Textauszug >>
------------------------------------
Unterricht in einer Willkommensklasse: "Ein Gewinn für dieses Land"

Unser Leser unterrichtet seit einigen Monaten eine Willkommensklasse. Für den Tagesspiegel Zehlendorf hat er aufgeschrieben, wie er den Unterricht mit den Flüchtlingskindern gestaltet und erlebt.

Im vergangenen Advent haben meine Kinder Adventskalender geschenkt bekommen, solche einfachen, mit Schokolade gefüllt. Sie haben sich sehr gefreut – und den Inhalt gerne aufgefuttert. Dass man damit warten soll und dann noch jeden Tag nur eine essen soll, haben sie nicht verstanden. Die Zahlen darauf sind ihnen erst durch unsere Hinweise aufgefallen. Nein, „meine“ Kinder sind nicht klein, sie kommen aber aus Ländern, die unsere Traditionen nicht kennen, aus dem Tschad, Albanien, Tschetschenien oder Afghanistan. Aus Syrien sind noch keine dabei, aber das liegt daran, dass es die Willkommensklasse in Stahnsdorf, an der ich einer der Lehrer bin, schon seit Februar gibt, und das Übergangswohnheim seitdem voll belegt ist und war mit Menschen aus anderen Regionen dieser Welt.

Mich stört der Begriff „Willkommensklasse“ überhaupt nicht. Erstens arbeite ich lieber mit den Betroffenen, als sich über Begriffe zu streiten, zweitens spreche ich die Kinder und Eltern auch nicht als Flüchtlinge an, sondern mit ihren Namen und als Menschen und drittens ist schon am frühen Morgen jeder von den über 30 Kindern herzlich willkommen.

Klaus Lutz unterrichtet seit April 2015 eine Willkommensklasse. Er erlebt dort, wie er sagt, jeden Tag unglaubliche Begeisterung bei den Kindern
Klaus Lutz unterrichtet seit April 2015 eine Willkommensklasse. Er erlebt dort, wie er sagt, jeden Tag unglaubliche Begeisterung bei den Kindern

© privat

Wir nehmen sie alle mit Handschlag und Namen in Empfang und schon ist das erste freudige Lachen auf den Gesichtern, die Wiedersehensfreude, das Vertraute. Schon das ist eine Sicherheit, die ihnen in vielen Fällen fehlte und sie – eben verunsichert. Mehrere solcher fester Rituale finden sich im Tagesablauf, damit die Kinder sich an dieser Struktur orientieren können. Nachdem die Hausschuhe angezogen, die Jacken aufgehängt, sich in einer Reihe aufgestellt wurde, gehen wir in die Horträume - die wir glücklicherweise am Vormittag nutzen können und dürfen -  und starten den Schultag mit einem Morgenkreis. Der sieht bei den Kleineren natürlich anders aus als bei den Zwölfjährigen. Wir begrüßen uns, selbstverständlich auf Deutsch, so wie der ganze Unterricht auf Deutsch gehalten wird. Immer wieder fallen auch Sätze in der Heimatsprache, aber auch das ist gut: Verständnis für die Sache wird deutlich, Fragen können untereinander geklärt werden oder vertraute Klänge sorgen für ein gutes Gefühl.
------------------------------------
Aufgaben >>
A - Schreiben Sie aus dem Bericht über die Willkommensklasse den Abschnitt von „Im vergangenen Advent“ bis „Regionen dieser Welt.“ wortgetreu ab.
B - Beantworten Sie anhand des Berichts über die Willkommensklasse die folgenden Fragen.
(i) Seit wann gibt es die Willkommensklasse in Stahnsdorf?
(ii) Wie viele Kinder werden am frühen Morgen willkommen geheißen?
(iii) Womit beginnt der Schultag in den Horträumen?
C - Führen Sie den Bericht über die Willkommensklasse im Anschluss an seinen letzten Satz weiter.

Datenabschnitt >>
------------------------------------
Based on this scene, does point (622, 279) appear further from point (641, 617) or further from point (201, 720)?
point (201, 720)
------------------------------------
Lösungen >>
A -
Im vergangenen Advent haben meine Kinder Adventskalender geschenkt bekommen, solche einfachen, mit Schokolade gefüllt. Sie haben sich sehr gefreut – und den Inhalt gerne aufgefuttert. Dass man damit warten soll und dann noch jeden Tag nur eine essen soll, haben sie nicht verstanden. Die Zahlen darauf sind ihnen erst durch unsere Hinweise aufgefallen. Nein, „meine“ Kinder sind nicht klein, sie kommen aber aus Ländern, die unsere Traditionen nicht kennen, aus dem Tschad, Albanien, Tschetschenien oder Afghanistan. Aus Syrien sind noch keine dabei, aber das liegt daran, dass es die Willkommensklasse in Stahnsdorf, an der ich einer der Lehrer bin, schon seit Februar gibt, und das Übergangswohnheim seitdem voll belegt ist und war mit Menschen aus anderen Regionen dieser Welt.

B -
(i) Seit Februar.
(ii) Über 30 Kinder.
(iii) Mit einem Morgenkreis.

C -
Ein gutes Gefühl gibt aber auch stets Wiederkehrendes: Wir singen wochenlang einfache Lieder, wie jetzt im Winter etwa "Schneeflöckchen, weiß Röckchen", sprechen einfache rhythmische Verse passend zu den Jahreszeiten, bewegen uns und benennen dazu die Körperteile, Richtungen, Farben oder Gegenstände. So kommt ein lebendiger Wortschatz zustande und vor allem die Scheu am Sprechen kommt gar nicht erst auf. Dadurch wird es selbstverständlich lebendig, es wird gerufen, gelacht, sich berührt. So aufgeweckt beginnen wir danach, zu schreiben oder zu rechnen, Buchstaben oder Dinge malerisch festzuhalten oder Spiele zu spielen, bei denen man sich Sachen merken und Wörter oder Sätze sagen muss.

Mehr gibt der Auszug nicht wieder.